En l’espace de quelques jours, le chef de l’Etat, Amadou Toumani Touré a subi deux « affronts » selon sa définition de la fonction présidentielle. A Montreuil, dans cette banlieue chaude de Paris où plus de 6000 immigrés économiques maliens tentent de gagner dignement leur vie, où on lui avait promis un accueil triomphal, il s’est fait proprement huer par des compatriotes qui le suspectent de gérer sur leur dos une entente sécrète avec le démagogue en chef de France et ci-devant ministre de l’Intérieur Nicolas Sarkozy.

Puis, lors de la signature du protocole FDR, des leaders politiques lui ont rappelé qu’il aura des adversaires face à lui et qu’il devra défendre son bilan. Enfin, dans une interview accordée à un hebdomadaire parisien dont le propriétaire est un ami personnel d’ATT, Ibrahim Boubacar Kéita n’a pas pris de gants pour dénoncer une gestion erratique et patrimoniale du pouvoir.
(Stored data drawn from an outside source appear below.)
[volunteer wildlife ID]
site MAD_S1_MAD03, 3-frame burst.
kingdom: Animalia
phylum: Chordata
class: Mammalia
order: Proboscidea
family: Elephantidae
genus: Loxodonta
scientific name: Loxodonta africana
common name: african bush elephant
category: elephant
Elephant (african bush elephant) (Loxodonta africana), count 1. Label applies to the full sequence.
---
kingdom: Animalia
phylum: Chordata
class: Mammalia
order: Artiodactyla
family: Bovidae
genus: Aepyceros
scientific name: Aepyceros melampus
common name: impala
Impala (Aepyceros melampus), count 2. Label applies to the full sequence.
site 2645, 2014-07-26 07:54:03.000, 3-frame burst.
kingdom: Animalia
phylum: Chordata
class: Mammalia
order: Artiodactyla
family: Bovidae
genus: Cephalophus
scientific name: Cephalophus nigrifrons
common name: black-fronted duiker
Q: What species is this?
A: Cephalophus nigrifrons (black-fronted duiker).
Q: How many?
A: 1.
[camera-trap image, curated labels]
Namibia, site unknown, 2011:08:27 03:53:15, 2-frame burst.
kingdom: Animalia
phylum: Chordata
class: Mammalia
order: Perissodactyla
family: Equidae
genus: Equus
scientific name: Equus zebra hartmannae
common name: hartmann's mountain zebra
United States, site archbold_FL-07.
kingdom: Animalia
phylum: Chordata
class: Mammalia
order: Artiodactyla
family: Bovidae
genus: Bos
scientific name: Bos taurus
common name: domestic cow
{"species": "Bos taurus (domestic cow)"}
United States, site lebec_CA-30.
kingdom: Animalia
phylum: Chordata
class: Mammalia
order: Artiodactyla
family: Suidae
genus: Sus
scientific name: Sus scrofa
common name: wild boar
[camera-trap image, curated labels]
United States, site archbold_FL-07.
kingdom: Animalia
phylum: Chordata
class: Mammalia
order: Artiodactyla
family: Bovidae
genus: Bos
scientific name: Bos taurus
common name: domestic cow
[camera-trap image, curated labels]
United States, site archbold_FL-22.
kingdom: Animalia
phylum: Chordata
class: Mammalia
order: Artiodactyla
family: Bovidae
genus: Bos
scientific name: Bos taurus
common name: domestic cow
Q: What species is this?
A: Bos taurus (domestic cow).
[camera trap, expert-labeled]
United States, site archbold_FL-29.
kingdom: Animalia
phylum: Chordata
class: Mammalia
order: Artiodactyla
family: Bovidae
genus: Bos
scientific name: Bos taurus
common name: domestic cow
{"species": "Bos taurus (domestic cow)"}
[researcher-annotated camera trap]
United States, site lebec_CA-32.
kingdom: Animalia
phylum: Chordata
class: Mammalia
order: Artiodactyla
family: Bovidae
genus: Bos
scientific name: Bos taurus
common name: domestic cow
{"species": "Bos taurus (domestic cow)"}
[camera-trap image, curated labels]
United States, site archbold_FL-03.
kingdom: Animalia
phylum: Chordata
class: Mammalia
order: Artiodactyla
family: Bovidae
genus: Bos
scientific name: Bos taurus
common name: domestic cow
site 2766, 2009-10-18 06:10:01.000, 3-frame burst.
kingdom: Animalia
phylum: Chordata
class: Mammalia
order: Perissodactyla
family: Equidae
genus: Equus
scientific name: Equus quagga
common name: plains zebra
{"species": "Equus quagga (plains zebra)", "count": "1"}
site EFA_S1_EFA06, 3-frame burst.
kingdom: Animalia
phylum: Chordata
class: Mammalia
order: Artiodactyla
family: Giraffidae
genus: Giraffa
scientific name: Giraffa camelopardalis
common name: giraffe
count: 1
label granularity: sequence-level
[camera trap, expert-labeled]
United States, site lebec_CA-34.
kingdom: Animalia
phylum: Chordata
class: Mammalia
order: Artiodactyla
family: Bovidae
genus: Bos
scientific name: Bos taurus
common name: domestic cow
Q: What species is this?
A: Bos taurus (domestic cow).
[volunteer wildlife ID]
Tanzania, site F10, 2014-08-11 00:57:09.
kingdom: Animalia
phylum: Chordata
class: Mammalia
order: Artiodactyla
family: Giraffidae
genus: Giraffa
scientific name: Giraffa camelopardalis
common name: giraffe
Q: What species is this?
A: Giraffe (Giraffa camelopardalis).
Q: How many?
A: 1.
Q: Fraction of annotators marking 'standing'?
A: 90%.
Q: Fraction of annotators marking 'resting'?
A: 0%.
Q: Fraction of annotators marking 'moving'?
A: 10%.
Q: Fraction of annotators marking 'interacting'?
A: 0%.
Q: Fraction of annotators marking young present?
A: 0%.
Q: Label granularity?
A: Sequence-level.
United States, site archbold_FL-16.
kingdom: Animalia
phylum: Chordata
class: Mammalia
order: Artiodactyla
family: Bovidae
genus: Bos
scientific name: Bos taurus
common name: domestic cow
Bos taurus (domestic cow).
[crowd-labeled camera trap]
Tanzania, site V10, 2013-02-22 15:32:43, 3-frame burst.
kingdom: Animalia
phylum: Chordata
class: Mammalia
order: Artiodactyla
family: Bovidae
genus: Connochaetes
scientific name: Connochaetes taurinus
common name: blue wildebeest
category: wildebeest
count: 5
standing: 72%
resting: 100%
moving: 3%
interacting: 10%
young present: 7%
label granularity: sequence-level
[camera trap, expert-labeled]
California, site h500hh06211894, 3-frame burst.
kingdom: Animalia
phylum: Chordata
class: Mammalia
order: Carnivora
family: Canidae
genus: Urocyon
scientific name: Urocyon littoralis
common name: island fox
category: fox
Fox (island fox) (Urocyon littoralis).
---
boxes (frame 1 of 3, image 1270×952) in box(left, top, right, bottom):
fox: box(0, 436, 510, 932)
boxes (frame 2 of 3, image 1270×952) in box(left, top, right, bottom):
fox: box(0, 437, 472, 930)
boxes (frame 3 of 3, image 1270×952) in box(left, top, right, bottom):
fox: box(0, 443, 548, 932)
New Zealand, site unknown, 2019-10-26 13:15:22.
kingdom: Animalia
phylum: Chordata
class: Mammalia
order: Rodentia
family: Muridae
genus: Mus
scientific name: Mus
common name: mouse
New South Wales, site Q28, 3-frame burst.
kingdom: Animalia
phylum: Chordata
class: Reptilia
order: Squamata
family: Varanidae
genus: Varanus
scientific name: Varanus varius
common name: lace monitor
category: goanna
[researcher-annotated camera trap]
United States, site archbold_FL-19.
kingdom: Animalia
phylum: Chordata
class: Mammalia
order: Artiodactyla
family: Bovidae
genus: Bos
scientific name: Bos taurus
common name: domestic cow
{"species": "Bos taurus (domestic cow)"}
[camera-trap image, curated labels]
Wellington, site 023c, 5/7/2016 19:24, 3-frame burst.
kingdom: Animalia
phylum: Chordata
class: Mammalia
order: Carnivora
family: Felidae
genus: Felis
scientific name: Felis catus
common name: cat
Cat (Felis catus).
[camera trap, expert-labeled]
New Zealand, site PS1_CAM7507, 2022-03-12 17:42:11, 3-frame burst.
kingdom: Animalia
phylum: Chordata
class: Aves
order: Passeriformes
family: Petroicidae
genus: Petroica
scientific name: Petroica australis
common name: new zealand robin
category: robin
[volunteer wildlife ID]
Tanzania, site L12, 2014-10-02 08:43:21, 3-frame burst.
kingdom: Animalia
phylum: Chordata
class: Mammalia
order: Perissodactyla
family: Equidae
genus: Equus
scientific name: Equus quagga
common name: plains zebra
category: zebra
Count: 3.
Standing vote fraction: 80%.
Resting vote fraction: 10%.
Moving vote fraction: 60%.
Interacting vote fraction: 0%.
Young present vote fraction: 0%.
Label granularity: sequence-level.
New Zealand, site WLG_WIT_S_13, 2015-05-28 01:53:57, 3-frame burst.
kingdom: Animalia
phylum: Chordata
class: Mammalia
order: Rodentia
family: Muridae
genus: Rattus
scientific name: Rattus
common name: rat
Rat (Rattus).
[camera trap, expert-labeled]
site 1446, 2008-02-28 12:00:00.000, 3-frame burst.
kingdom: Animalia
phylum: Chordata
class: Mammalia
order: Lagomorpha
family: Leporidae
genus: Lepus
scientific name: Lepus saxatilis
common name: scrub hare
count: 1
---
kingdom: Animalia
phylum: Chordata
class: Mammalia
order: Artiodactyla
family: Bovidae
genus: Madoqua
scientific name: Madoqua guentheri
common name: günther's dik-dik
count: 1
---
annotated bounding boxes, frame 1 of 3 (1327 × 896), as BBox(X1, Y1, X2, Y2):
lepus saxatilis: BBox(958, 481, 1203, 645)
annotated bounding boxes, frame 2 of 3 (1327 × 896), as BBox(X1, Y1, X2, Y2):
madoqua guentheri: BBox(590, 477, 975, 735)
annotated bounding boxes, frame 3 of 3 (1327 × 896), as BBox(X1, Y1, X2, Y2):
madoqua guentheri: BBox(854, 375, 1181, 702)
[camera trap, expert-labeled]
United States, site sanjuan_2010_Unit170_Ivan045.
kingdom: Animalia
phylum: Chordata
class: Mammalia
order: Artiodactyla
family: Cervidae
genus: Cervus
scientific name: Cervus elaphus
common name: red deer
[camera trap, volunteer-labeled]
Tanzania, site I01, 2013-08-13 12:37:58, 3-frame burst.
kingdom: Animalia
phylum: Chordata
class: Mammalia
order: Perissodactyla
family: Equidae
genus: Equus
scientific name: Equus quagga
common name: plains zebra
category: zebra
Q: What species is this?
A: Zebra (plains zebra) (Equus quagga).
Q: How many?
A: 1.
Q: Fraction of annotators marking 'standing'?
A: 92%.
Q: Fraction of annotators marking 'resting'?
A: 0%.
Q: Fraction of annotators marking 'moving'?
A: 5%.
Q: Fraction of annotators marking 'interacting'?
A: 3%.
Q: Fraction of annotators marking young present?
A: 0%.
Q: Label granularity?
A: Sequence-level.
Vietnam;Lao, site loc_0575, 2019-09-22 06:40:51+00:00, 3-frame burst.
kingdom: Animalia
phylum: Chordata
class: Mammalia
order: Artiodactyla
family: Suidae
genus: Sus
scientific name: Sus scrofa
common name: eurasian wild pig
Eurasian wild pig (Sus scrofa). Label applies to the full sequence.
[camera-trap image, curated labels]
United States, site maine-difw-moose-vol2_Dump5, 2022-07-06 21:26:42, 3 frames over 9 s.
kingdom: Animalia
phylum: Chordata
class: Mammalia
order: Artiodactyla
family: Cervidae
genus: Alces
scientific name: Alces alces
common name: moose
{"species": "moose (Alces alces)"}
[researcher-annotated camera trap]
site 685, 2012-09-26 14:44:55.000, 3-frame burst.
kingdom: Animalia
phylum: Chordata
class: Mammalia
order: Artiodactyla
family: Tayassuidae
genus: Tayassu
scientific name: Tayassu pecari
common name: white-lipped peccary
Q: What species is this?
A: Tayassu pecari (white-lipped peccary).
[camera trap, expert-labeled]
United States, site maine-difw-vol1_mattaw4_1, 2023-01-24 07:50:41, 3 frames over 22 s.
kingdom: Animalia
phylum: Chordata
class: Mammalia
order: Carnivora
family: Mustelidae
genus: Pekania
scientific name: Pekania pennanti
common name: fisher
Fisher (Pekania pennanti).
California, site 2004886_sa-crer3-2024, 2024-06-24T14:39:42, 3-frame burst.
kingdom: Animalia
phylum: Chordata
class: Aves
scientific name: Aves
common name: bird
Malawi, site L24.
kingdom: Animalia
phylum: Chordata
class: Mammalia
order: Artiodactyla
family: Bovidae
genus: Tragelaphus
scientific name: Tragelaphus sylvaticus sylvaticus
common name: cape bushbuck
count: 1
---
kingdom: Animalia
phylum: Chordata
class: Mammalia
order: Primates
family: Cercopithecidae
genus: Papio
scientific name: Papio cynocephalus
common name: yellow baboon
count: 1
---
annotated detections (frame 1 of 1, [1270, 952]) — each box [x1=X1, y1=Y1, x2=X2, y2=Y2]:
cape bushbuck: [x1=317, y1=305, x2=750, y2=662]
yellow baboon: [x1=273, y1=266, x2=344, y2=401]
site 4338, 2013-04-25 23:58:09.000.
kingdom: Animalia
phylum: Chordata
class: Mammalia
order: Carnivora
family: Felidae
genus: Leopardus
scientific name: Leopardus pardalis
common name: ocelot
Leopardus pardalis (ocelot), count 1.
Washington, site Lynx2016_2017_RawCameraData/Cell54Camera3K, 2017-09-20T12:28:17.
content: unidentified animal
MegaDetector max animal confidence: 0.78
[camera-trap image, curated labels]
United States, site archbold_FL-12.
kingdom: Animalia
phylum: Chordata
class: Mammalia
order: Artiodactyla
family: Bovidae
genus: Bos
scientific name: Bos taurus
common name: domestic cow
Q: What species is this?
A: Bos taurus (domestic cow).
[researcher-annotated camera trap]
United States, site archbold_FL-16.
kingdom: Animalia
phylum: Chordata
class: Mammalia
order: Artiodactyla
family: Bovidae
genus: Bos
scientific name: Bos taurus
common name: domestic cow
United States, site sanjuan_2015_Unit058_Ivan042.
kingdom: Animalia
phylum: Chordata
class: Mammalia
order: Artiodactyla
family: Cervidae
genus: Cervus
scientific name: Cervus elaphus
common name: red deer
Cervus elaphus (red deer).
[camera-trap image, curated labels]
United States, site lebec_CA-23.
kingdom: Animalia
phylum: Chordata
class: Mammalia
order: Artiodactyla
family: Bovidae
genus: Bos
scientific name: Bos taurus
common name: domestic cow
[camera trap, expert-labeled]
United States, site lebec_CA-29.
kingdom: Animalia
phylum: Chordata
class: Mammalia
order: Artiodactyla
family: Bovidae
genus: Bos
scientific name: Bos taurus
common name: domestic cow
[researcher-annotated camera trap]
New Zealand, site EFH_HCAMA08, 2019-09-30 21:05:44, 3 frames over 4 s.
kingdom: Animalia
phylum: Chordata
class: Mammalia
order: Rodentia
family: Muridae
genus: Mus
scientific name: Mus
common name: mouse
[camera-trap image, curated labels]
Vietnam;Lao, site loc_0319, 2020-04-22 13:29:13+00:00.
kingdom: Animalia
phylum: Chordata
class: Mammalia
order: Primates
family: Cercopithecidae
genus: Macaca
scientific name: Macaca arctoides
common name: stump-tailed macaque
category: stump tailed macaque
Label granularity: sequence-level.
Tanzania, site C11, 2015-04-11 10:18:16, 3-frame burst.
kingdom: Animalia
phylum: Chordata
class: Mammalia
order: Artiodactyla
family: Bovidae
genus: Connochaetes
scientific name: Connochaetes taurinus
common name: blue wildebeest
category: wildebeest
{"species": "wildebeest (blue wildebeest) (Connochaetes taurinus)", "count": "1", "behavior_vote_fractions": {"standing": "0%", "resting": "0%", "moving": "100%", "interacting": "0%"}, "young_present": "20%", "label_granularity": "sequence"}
Ces différentes péripéties, quoique banales en démocratie, ont suffi à hérisser le peu de cheveu que le général porte sur la tête. Selon les comptes rendus faits par les médias et non encore démentis, lors de la pose de la première pierre de ce qui est prévu être l’hôpital régional de Sikasso, il a parlé des gens qui « insultent » sa personne avant de prononcer un « je m’en fous » retentissant. Passons sur la familiarité du langage tenu et venons-en au fait.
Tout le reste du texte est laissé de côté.